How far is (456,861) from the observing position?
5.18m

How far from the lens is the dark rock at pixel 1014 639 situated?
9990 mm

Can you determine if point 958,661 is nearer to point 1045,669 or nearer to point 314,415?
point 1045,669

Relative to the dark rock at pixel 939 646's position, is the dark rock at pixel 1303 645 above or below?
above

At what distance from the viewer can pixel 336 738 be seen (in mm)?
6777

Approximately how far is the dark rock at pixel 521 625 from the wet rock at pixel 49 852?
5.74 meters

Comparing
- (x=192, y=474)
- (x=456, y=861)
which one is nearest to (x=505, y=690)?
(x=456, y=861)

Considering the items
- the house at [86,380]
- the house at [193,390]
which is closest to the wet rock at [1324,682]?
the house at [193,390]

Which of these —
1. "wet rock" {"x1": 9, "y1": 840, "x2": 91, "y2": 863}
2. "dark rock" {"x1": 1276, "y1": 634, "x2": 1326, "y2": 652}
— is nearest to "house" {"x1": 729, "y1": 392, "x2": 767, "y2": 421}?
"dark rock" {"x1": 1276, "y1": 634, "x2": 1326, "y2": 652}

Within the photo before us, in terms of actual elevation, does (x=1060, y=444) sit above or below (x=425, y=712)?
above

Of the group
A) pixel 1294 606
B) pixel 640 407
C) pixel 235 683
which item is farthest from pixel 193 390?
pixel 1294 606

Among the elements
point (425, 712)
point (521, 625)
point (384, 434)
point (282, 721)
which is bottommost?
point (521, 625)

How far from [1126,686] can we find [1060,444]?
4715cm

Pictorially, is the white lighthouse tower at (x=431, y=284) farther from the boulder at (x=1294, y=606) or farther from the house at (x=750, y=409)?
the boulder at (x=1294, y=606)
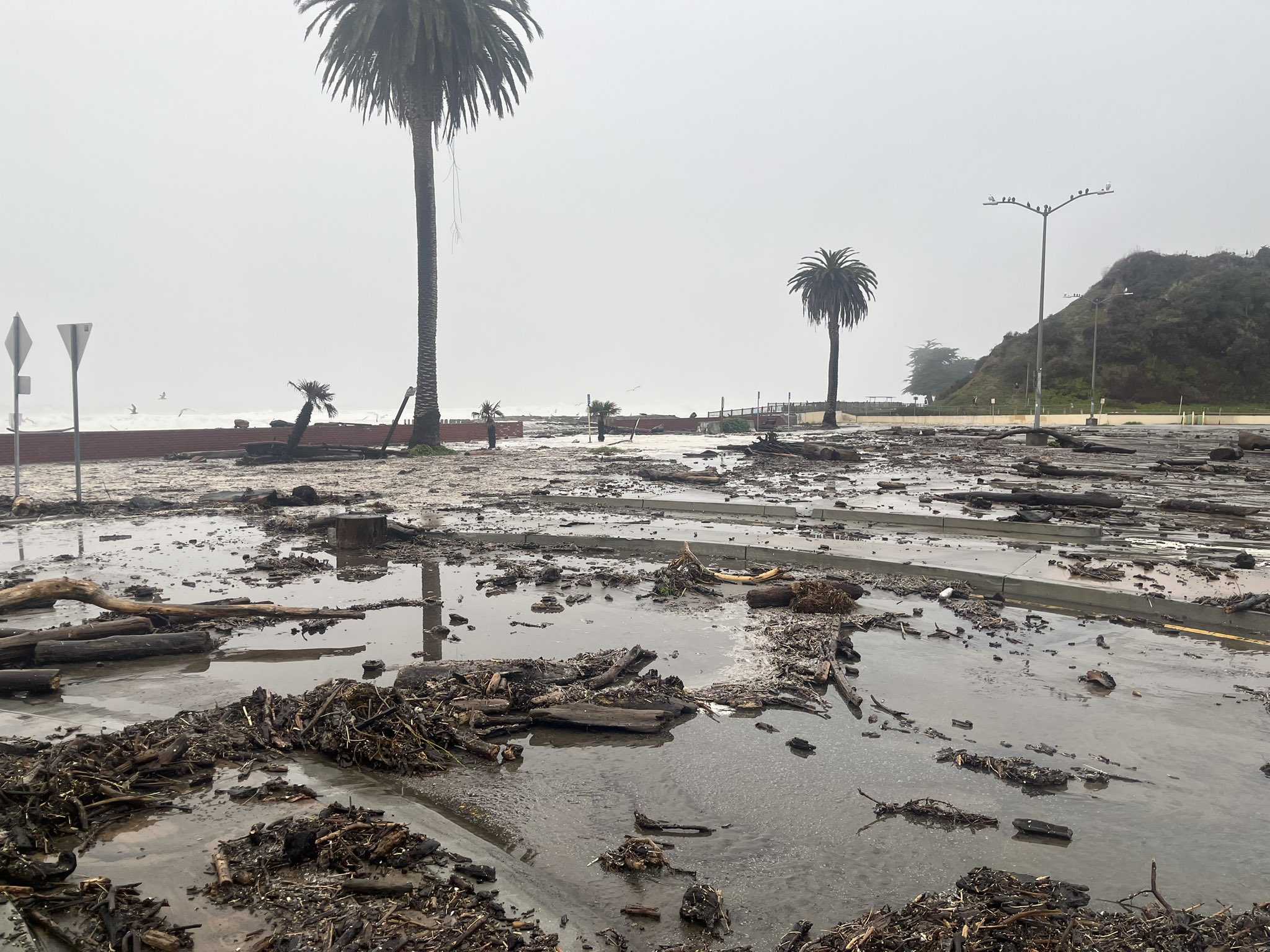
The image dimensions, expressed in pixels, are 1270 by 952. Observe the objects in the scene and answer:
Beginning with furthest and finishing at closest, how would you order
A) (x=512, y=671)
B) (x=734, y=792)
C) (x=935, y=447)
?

• • •

## Your instructions:
Output all of the records above verbatim, omitting the pictures.

## In response:
How far is (456,861) from the observing position?
5.18m

How far from the lens is the dark rock at pixel 1014 639 situated?
9990 mm

Can you determine if point 958,661 is nearer to point 1045,669 or nearer to point 314,415?
point 1045,669

Relative to the dark rock at pixel 939 646's position, is the dark rock at pixel 1303 645 above or below?
above

At what distance from the viewer can pixel 336 738 be seen (in mm)?
6777

Approximately how far is the dark rock at pixel 521 625 from the wet rock at pixel 49 852?
5.74 meters

Comparing
- (x=192, y=474)
- (x=456, y=861)
which one is nearest to (x=505, y=690)?
(x=456, y=861)

Considering the items
- the house at [86,380]
- the house at [193,390]
which is closest to the wet rock at [1324,682]?
the house at [193,390]

Which of these —
1. "wet rock" {"x1": 9, "y1": 840, "x2": 91, "y2": 863}
2. "dark rock" {"x1": 1276, "y1": 634, "x2": 1326, "y2": 652}
— is nearest to "house" {"x1": 729, "y1": 392, "x2": 767, "y2": 421}?
"dark rock" {"x1": 1276, "y1": 634, "x2": 1326, "y2": 652}

Within the photo before us, in terms of actual elevation, does (x=1060, y=444) sit above or below (x=425, y=712)?
above

Of the group
A) pixel 1294 606
B) pixel 640 407
C) pixel 235 683
which item is farthest from pixel 193 390?
pixel 1294 606

Among the elements
point (425, 712)
point (521, 625)
point (384, 434)
point (282, 721)
which is bottommost?
point (521, 625)

How far from [1126,686] can we find [1060,444]?
4715cm

Pictorially, is the white lighthouse tower at (x=431, y=284) farther from the boulder at (x=1294, y=606) or farther from the house at (x=750, y=409)?
the boulder at (x=1294, y=606)
The image dimensions, expressed in pixels, are 1270 by 952. Observe the objects in the scene and answer:
Beginning with furthest and finishing at closest, how would you order
A) (x=512, y=671)
B) (x=734, y=792)
C) (x=935, y=447)
?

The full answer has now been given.